───── EXTRACT ─────

In 1974 he was named as the Vatican’s ambassador to Nicaragua and Honduras. During his time there, Montalvo became known for both discretion and resolve in finding a solution to conflicts. In this same period, he also played an instrumental role in helping to resolve a dispute between Chile and Argentina over three islands in the Beagle Channel in 1982.

Vatican intervention had previously stopped the countries from going to war over oil exploration rights in the channel, and Montalvo was called in to help draft a treaty that was put forward by St. Pope John Paul II in 1984 allowing Chile to control the islands in exchange for maritime concessions to Argentina.

Montalvo was then named as the Vatican’s envoy to Yugoslavia in 1986, shortly before war broke out in the nation. In 1993 he was tapped as ambassador to Belarus and named president of the Pontifical Ecclesial Academy, the Vatican’s diplomatic training school.

He held the position for five years, before St. John Paul II in 1998 named him ambassador to the United States, where he stayed until his retirement in 2005 after reaching 75, the typical retirement age for bishops. He died a year later at the age of 76, after a battle with lung cancer.

The McCarrick affair

Montalvo’s name showed up in news reports again after a successor as the pope’s envoy to the U.S., Italian Archbishop Carlo Maria Viganò, last month published an 11-page statement making accusations against several high-ranking prelates, including Pope Francis, whom he accuses of having been informed about allegations against McCarrick and doing nothing.

In the statement, published on the last of a two-day visit Francis made to Ireland Aug. 25-26, Viganò named Montalvo as the person who in 2000 encouraged Ramsey, the McCarrick whistleblower, to come forward about his concerns regarding McCarrick’s behavior with seminarians while archbishop of Newark.

Now a priest for the Archdiocese of New York, Ramsey at the time was part of the faculty of the Immaculate Conception seminary of Seton Hall university in Newark and had heard rumors from students that McCarrick would invite them to spend the night at a beach house he owned, and would share a bed with them, saying there were not enough places for all to sleep individually.

In an interview with Crux last month, Ramsey said he had heard the rumors for years both inside and outside of the seminary and had confided his concerns to the seminary’s rector. However, nothing happened, he said, explaining that he decided to contact the Vatican embassy in the U.S. when McCarrick was named archbishop of Washington in November 2000.

───── DATA RECORDS ─────

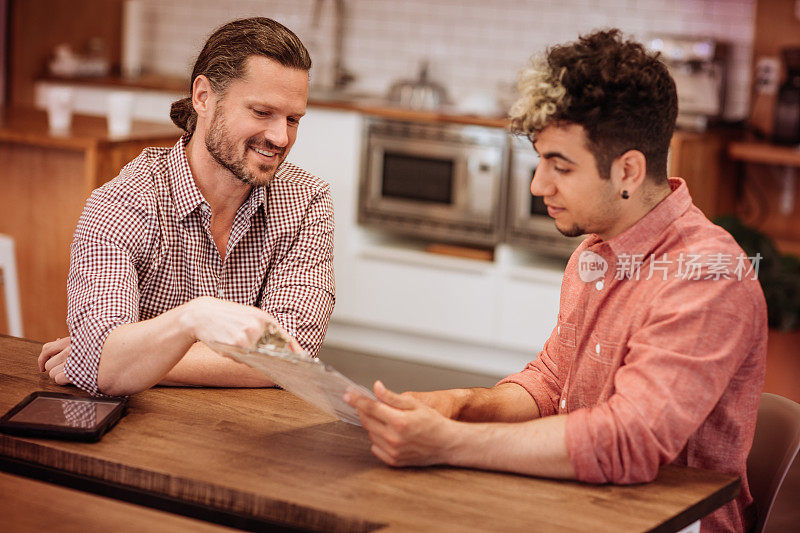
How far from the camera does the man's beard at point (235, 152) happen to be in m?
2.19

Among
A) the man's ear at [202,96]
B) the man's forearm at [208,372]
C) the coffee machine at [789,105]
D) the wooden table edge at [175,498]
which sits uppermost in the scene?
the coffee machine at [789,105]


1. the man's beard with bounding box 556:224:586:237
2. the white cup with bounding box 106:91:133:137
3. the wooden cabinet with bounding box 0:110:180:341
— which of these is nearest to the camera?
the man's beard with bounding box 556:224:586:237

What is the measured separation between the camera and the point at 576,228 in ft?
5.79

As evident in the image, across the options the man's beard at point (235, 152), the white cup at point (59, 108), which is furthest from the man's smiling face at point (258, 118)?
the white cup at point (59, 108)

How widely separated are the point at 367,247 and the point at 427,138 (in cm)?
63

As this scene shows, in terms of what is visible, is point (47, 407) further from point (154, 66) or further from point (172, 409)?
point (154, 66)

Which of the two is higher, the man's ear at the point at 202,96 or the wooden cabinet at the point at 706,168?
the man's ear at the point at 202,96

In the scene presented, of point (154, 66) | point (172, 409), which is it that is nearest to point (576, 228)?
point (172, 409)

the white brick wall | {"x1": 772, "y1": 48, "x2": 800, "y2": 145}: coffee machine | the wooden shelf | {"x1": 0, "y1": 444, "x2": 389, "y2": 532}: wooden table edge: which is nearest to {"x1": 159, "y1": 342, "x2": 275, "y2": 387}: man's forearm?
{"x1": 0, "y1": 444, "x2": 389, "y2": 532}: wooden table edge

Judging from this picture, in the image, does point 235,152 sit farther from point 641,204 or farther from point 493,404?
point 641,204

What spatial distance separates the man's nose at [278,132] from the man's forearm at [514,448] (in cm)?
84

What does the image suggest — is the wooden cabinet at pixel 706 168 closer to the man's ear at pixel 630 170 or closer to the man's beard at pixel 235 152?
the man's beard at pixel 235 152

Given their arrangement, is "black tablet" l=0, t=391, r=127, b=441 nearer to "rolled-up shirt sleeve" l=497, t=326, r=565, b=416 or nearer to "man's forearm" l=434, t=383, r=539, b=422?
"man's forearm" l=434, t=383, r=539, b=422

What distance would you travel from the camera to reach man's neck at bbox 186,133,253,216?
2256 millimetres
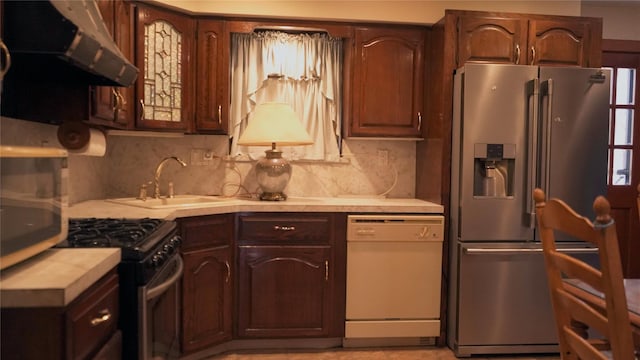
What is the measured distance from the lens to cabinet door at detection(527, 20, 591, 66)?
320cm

─────

__PROBLEM TO SOLVE__
Please continue the text about Montalvo and the McCarrick affair, starting after its last sentence, which ends with McCarrick being named archbishop of Washington in November 2000.

__ANSWER TO THIS TASK__
Ramsey said he was immediately put in touch with Montalvo when he called the embassy, also called a nunciature, and Montalvo urged him to write a letter. After speaking with a friend and fellow priest about it, Ramsey said he had second thoughts, fearing that his letter would be sent to McCarrick and he would face consequences.

However, Ramsey told Crux that when he called Montalvo back to say he had decided not to send the letter, the nuncio responded saying, “What do you think we are, fools? Send the letter.”

Though he never received a response, Montalvo apparently passed the letter on to the Vatican, because six years later, in 2006, Ramsey received a letter from then-Archbishop Leonardo Sandri, who at the time was serving as the sostituto in the Vatican’s Secretariat of State, inquiring about a priest who studied at the Newark seminary and who was being considered for a post at the Vatican. In his letter, Sandri referenced concerns Ramsey had brought forward in 2000.

In his statement, Viganò, who worked inside the Vatican’s Secretariat of State from 1973-2009, said Montalvo brought the charges forward “at the end of 2000, when Cardinal Angelo Sodano was Secretary of State,” implying that Montalvo passed Ramsey’s letter along almost as soon as he got it.

Though he worked inside the Secretariat of State at the time, Viganò said his office was never informed about the letter or any concerns involving McCarrick.

Sodano headed the secretariat until 2006, and “all information was communicated to him,” Viganò said, adding that “in November 2000, Nunzio Montalvo sent him his report, passing on to him the aforementioned letter from Father Boniface Ramsey in which he denounced the serious abuses committed by McCarrick.”

However, despite Montalvo’s action in passing on Ramsey’s letter, Viganò asserts that nothing was done.